(Collected data)
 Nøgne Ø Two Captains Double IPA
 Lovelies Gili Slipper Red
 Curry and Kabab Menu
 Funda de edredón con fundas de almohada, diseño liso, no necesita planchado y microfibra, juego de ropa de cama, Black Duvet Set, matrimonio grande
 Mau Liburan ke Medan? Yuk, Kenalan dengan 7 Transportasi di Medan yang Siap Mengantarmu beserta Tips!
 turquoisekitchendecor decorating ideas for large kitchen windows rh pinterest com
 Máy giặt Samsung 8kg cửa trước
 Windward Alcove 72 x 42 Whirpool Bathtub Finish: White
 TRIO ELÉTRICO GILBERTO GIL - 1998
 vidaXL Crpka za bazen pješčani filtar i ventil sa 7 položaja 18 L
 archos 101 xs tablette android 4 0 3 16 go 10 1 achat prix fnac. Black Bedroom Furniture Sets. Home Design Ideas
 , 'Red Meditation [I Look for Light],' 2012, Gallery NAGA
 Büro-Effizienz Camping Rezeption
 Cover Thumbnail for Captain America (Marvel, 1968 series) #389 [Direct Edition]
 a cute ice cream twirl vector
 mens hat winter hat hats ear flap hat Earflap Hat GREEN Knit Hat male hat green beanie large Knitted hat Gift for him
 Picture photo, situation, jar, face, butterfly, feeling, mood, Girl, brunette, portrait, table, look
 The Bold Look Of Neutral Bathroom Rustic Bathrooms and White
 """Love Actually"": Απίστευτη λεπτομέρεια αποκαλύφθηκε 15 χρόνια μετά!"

- REQUIRED ACTION: Copy every line above that holds the word "large".

- ANSWER SPACE:
 turquoisekitchendecor decorating ideas for large kitchen windows rh pinterest com
 mens hat winter hat hats ear flap hat Earflap Hat GREEN Knit Hat male hat green beanie large Knitted hat Gift for him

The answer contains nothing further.